Милой Химеры нет, генералов, оспаривавших будущее, нет, давно затерялся в пространствах веселый поручик Щелкун, а бывший пропагандист, бывший полковник в добротном костюме, с резной палкой, с авторучкой в кармашке, почему не замерз на смертельном льду Байкала, не расстрелян в поле под Красноярском, не истлел на харбинском кладбище? Как это так? За любой из его плакатов большевики должны были сгноить его в лагерях.

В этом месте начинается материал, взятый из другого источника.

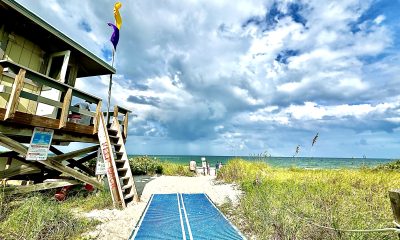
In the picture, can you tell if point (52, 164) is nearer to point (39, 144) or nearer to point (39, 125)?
point (39, 144)

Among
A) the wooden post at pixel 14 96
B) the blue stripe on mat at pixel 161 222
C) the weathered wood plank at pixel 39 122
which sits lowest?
the blue stripe on mat at pixel 161 222

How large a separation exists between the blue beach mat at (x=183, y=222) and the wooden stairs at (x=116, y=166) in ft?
2.72

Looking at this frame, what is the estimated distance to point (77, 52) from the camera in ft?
31.0

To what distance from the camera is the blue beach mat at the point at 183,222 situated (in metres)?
4.95

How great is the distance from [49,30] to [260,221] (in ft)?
27.9

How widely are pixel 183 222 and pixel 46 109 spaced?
21.7ft

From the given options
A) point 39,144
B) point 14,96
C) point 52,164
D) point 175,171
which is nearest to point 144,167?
point 175,171

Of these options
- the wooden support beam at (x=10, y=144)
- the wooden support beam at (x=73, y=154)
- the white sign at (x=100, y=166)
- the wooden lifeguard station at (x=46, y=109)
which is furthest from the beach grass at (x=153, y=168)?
the wooden support beam at (x=10, y=144)

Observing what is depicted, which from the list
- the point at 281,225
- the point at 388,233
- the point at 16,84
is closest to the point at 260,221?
the point at 281,225

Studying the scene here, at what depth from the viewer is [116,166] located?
8203mm

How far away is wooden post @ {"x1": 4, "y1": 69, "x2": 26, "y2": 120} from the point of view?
17.1 feet

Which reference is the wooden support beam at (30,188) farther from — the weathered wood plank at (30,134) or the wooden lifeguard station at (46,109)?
the weathered wood plank at (30,134)

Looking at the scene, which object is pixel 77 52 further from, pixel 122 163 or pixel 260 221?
pixel 260 221

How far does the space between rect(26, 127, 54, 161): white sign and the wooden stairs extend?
175 centimetres
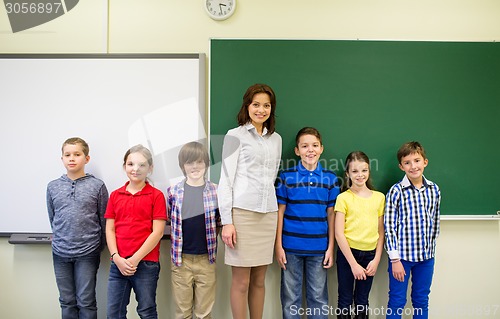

«Из всего обещанного вам большевики дали:
мир — такую войну, какая никому не снилась,
хлеб — картофельную шелуху, мякину, конину, говядину с сапом,
волю — тюрьму да виселицу, расстрелы без суда и повсеместный грабеж,
землю — по три аршина на человека в вечное владение, ложись в нее и владей,
фабрики и заводы — безработицу, голод, холод, комиссарский кулак под нос да пару мадьяр или китайцев по бокам».
Разве не ярились большевики, читая такое?
Так почему он в Москве? И почему глаза светятся?
«Знаете, — сказала негромко, — у меня хорошая память».
В сорок девятом умудрилась запомнить целый лист из своего дела, небрежно (случайно) раскрытого на столе следователем. Щурилась, моргала, показывала, как плохо видит. Следователь, может, и не верил, да ведь, с другой стороны, на кой хрен скрывать что-то от этой, считай, уже неживой бабы? Ну, подстилка адмиральская. Со дней Екклесиаста известно: во дни благополучия пользуйся благом, а во дни несчастья размышляй.
«На правой ноге шрам от операции».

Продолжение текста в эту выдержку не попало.